# Forum Home Renovation Laundry  What type of plywood/mdf for shelving?

## TheMalteser

Hi all, 
I'm putting in some shelving in our laundry cupboard.  The shelving will be ~1.8m wide (i.e. 2 door-width), and around 500mm deep, and fully shelved to the ceiling.  I will be painting it white, so I don't need a timber-look material. 
I was also going to put ~20mm x 40mm timber strip on the front edge of the shelving to add strength.   
What type of shelving material would you guys use for this?  I've heard good things about using 18mm plywood, but also apparently mdf is good for this type of shelving? 
Are there any other threads that talk about this type of thing? 
Cheers

----------


## Sir Stinkalot

Personally I would stay clear of mdf, especially in a laundry. How about bog standard white melamine. Don't need to paint it as its white already. You can apply iron on edging or do a timber edge which will hold up a little better (ABS edging is good if you are getting them from a cabinet maker). 1.8m is fairly wide so you could look at laminating two 18mm boards together for additional strength.

----------


## FrodoOne

> apparently mdf is good for this type of shelving?

  MDF is affected by damp, humid conditions and *MUST* always be sealed/painted in Kitchen, Laundry and Bathroom situations.

----------


## JB1

> Personally I would stay clear of mdf, especially in a laundry. How about bog standard white melamine. Don't need to paint it as its white already. You can apply iron on edging or do a timber edge which will hold up a little better (ABS edging is good if you are getting them from a cabinet maker). 1.8m is fairly wide so you could look at laminating two 18mm boards together for additional strength.

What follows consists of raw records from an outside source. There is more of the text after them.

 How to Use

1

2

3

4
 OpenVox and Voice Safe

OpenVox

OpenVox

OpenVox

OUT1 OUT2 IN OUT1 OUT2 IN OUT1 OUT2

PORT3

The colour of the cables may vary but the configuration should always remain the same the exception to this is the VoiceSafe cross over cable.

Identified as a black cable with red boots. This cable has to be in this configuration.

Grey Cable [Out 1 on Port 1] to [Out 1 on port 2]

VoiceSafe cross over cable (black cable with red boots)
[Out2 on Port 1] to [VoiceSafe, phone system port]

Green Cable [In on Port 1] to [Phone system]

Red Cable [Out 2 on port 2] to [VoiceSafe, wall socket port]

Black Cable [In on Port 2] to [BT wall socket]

  White melamine is the way to go. 
I'd be going wider than 40x20mm timber for support at the front for a 1800mm span. 
Se

----------


## METRIX

Go white melamine shelving, better suited to kitchens / laundries as it's easy to look after and keep clean. 
Can you break it up into 2 x 900 with a division in between, an 1800 shelf will need more than 1 x 40x20 support along the front.
I use RHS painted steel for the longer shelves front support

----------


## TheMalteser

Thanks guys.  White melamine it is! 
Yes, i think i will put a support at 90cm, so it is not the full 1.8m open shelving.

----------


## Moondog55

This might be the quickest way for me to get some wooden shelving in our new shed, if so and I went for 1200 * 595 * 16 shelving what size hardwood batten should I think about for the long edges> ditto in pine?
Currently the 20*40 pine shows no sigh of warping over 900mm despite loading the plywood shelf to the max

----------